Segment-wise performance


-The company’s monolithic segment drives the revenue of the domestic plastic segment. Management has guided annual revenue of around Rs1,100cr in FY2011E for the segment and expects strong order inflow.


-All segments have grown on a yoy basis, except the standalone BT shelter and Zeppelin segments.


-The textile segment reported strong revenue growth of 30% yoy to Rs99cr on account of a low base and pick-up in demand in high-end fabrics. Going forward, management is positive about stability in the segment’s current demand.


-The standalone pre-fab segment, which includes BT shelter, grew 30.1% yoy in 1QFY2011. Going forward, Sintex’s exposure in the telecom sector will be limited through its subsidiary Zeppelin.


-The monolithic segment grew 89.2% yoy on a low base and higher execution. Moreover, the order book of Rs2,300cr provides strong revenue visibility over the next two years. We expect the segment’s revenue to grow at a 40% CAGR over the next two years.


-The domestic custom moulding segment’s revenue grew by 140% yoy to Rs127cr, owing to a surge in demand in electrical accessories and investment in the power sector. Bright Autoplast’s revenue continued to report good set of numbers, growing 47.0% yoy, driven by increasing capacity utilisation of its new Chennai plant and addition of new customers. Nief and Wausaukee reported good set of numbers on accountof improving volumes in constant currency terms. Consequently, consolidated custom moulding segment’s revenue grew by 38.9% yoy to Rs451cr.

 

Investment Arguments


Dominant player in the domestic plastics market


The company’s domestic business contributed around 70% and 80% to overall revenue and EBITDA, respectively, in FY2010. Sintex is 10x the size of its nearest competitor in single-storey pre-fabs; 6x in custom mouldings; and is the sole monolithic construction player in the country. The company derives around 60% of its total domestic revenue from government contracts. The monolithic segment has an order book of around Rs2,300cr, which provides further visibility. We estimate Sintex to register 28% and 30% yoy growth in its domestic revenue and EBITDA in FY2011E, respectively, with high revenue visibility underpinned by the government’s thrust on schools and hospitals in economically backward areas and slum rehab projects.


Synergies in international business showing signs of improvement


The benefits of integration and restructuring of overseas subsidiaries are already reflecting in the company’s improved margins.
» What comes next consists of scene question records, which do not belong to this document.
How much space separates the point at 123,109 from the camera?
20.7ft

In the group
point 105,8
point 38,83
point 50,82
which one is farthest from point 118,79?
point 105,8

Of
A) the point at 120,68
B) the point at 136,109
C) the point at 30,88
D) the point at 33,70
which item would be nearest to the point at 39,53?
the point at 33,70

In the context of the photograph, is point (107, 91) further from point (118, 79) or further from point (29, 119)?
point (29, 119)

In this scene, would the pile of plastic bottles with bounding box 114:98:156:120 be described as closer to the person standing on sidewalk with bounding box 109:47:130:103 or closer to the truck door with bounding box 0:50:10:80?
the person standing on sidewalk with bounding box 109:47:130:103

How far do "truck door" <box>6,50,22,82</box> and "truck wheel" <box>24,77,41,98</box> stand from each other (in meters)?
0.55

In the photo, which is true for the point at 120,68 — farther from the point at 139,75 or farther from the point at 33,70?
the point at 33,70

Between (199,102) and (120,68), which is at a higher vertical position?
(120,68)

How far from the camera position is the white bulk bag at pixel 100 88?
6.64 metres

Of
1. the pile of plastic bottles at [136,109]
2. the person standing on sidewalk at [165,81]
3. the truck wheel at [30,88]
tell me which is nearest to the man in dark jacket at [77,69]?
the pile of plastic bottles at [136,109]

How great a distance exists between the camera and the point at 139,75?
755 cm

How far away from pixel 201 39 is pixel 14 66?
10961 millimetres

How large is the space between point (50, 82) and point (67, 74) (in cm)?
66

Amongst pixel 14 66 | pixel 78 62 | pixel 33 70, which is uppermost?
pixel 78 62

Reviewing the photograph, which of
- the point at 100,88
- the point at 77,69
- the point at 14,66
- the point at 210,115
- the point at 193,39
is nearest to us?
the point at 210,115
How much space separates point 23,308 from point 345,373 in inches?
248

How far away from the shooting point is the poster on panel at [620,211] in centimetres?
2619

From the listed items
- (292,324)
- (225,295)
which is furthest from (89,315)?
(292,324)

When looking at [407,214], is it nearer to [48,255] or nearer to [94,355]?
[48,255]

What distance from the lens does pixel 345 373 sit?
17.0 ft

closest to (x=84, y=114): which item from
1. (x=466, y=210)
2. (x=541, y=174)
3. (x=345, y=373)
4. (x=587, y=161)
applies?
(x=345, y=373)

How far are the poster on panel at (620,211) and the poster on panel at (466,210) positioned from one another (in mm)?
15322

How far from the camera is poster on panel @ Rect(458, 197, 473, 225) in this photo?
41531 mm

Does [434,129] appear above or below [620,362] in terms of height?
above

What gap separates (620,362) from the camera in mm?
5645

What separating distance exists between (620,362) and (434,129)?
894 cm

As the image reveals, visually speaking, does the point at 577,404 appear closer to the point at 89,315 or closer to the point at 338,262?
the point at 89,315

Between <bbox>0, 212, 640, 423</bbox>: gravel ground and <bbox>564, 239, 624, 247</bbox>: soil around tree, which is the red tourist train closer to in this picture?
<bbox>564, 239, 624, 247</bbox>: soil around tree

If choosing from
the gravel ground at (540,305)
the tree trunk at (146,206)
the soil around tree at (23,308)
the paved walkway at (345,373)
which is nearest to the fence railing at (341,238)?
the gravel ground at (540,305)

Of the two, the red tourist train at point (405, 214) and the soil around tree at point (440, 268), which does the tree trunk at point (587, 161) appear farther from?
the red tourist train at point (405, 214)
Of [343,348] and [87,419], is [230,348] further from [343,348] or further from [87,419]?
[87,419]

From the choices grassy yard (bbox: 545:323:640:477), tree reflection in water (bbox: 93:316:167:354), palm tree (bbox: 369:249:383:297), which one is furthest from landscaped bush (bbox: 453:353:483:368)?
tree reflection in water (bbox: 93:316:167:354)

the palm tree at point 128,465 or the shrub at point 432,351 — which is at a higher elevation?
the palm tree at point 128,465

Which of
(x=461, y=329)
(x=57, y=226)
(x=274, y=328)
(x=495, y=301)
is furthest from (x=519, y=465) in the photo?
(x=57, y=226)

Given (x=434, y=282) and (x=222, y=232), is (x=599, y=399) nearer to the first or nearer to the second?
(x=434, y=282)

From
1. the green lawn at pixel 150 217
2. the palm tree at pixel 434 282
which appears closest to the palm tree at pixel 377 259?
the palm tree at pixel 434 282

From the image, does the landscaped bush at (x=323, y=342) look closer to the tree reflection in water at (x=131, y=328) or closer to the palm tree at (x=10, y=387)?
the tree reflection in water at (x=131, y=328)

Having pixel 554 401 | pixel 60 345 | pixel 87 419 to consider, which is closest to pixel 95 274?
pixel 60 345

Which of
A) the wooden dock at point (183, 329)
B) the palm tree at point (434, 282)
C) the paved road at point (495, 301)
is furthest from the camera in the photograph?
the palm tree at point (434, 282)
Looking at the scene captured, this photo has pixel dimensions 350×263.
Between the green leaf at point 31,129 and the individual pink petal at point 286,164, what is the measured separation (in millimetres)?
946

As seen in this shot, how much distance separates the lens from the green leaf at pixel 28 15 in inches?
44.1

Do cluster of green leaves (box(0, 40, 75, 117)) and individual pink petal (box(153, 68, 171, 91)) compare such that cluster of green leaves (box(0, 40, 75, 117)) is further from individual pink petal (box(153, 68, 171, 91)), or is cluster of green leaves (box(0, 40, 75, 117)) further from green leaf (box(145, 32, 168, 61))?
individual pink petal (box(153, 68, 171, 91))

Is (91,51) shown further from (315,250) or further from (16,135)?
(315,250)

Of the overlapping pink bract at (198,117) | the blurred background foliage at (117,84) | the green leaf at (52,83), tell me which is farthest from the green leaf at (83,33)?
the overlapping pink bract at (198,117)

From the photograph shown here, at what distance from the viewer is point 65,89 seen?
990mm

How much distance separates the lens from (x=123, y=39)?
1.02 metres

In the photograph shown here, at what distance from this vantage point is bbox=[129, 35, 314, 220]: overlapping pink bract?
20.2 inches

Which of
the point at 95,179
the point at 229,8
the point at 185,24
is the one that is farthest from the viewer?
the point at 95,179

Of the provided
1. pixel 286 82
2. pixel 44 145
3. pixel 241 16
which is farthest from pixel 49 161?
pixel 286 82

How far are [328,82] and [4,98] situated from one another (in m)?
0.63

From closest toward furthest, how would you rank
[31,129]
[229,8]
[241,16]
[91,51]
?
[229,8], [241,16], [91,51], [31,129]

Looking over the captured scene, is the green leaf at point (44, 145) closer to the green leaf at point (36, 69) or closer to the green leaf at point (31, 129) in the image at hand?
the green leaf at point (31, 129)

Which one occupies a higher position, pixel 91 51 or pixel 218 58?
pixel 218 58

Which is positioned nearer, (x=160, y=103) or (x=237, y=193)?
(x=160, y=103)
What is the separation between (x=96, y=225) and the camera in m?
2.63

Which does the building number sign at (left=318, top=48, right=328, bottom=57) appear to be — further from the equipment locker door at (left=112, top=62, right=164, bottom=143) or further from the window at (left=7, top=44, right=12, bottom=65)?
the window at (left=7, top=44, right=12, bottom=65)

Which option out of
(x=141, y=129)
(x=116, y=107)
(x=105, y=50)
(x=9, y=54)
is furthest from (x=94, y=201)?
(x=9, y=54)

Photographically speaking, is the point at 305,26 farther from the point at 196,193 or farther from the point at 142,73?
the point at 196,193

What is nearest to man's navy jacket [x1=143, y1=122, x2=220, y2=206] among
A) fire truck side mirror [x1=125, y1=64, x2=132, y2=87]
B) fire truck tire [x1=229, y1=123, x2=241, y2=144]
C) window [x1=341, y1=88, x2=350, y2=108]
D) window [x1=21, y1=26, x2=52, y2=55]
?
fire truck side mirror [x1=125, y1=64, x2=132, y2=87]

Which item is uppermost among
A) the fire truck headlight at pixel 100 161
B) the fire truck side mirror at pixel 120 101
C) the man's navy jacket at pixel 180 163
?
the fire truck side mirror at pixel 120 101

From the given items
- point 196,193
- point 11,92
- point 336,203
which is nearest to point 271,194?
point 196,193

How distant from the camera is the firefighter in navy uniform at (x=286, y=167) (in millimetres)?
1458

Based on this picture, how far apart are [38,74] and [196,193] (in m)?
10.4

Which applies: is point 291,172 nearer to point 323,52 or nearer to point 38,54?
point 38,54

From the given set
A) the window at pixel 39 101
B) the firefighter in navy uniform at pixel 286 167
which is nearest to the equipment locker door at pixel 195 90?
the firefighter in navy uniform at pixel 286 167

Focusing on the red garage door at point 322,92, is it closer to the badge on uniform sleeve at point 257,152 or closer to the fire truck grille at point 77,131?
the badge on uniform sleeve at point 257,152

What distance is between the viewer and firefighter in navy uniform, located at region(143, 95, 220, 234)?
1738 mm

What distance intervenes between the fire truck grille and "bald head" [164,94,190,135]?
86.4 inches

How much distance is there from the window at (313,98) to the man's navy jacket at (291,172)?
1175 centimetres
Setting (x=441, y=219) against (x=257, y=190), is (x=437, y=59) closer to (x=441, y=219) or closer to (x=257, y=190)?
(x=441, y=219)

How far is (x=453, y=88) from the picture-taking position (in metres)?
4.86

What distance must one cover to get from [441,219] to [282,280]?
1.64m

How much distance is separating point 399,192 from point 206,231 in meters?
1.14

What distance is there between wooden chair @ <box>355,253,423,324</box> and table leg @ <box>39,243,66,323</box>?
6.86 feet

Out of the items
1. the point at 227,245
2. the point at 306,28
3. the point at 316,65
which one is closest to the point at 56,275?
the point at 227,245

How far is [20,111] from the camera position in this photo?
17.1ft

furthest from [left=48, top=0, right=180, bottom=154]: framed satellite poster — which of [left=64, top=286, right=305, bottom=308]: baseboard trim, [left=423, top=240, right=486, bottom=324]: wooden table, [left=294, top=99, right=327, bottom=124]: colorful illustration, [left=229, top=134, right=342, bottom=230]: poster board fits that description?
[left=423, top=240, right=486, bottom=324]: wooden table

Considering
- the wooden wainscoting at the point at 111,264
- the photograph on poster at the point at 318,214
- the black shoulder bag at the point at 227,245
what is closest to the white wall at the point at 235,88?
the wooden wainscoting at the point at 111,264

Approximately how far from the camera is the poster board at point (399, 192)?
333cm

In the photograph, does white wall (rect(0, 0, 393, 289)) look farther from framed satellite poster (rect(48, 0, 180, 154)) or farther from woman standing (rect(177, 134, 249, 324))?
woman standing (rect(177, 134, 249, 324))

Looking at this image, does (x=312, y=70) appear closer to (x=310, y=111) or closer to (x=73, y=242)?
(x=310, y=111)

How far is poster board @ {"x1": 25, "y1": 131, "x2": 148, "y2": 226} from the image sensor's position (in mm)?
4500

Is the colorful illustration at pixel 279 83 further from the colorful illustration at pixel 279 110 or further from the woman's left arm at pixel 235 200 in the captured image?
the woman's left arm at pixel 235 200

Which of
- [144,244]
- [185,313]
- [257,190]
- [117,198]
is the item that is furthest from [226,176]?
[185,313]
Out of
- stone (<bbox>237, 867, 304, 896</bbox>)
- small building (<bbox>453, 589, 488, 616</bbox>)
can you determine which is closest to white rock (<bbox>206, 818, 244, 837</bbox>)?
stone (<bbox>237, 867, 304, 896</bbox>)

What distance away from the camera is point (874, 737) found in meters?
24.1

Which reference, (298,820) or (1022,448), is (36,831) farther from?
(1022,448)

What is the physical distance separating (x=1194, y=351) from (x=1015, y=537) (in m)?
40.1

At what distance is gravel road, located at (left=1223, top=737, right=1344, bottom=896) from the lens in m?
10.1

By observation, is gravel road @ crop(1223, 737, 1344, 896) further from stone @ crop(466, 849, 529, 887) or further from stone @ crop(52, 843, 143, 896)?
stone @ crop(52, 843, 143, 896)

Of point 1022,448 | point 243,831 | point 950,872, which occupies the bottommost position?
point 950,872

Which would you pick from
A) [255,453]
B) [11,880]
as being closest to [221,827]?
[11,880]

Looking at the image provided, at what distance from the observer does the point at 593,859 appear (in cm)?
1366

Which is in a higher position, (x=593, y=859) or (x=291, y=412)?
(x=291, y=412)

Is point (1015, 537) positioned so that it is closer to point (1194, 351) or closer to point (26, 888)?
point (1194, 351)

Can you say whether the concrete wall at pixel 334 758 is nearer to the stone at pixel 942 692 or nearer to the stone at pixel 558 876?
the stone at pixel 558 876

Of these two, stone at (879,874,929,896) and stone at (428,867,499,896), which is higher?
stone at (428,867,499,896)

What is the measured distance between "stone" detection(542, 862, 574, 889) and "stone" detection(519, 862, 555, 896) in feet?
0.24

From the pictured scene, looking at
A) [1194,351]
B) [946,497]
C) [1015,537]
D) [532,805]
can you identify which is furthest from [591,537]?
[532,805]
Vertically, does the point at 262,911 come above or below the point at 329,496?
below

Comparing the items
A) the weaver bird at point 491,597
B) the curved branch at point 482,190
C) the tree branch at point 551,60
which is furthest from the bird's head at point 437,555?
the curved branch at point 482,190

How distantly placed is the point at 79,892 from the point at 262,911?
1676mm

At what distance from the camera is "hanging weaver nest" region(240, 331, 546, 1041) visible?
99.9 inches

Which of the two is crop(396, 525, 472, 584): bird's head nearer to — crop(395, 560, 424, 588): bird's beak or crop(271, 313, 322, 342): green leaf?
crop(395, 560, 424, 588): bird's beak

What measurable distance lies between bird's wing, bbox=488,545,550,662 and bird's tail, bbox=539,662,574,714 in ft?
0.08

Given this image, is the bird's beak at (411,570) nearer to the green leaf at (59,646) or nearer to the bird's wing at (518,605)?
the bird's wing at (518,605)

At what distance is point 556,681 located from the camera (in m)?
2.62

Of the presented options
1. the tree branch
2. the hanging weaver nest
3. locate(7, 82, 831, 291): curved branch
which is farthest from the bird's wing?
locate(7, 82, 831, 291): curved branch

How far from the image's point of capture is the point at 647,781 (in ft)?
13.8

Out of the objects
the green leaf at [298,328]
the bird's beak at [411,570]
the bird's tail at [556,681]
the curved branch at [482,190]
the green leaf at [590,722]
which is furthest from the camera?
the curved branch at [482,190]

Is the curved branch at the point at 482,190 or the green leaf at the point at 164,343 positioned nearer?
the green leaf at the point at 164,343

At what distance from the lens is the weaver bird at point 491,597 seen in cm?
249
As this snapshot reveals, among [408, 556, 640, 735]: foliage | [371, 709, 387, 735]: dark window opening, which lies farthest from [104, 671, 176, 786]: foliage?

International acquisitions are yielding 10–11% OPM, an improvement of 500bp since acquisition; and we estimate further improvement of 400bp by FY2012E on account of the integration process.


Trading at attractive valuations


Sintex has low net debt/equity of 0.8x, even after factoring non-conversion of FCCBs maturing in FY2013E. The stock is currently trading at 9.4x FY2012E EPS. Over the last five years, Sintex has traded at an average one-year P/E of 13.2x, which makes current valuations attractive. Moreover, further integration of the foreign subsidiaries will act as a key catalyst for the stock. Valuing the stock at 11x FY2012E EPS (15% discount to five-year average), we arrive at a target price of Rs385.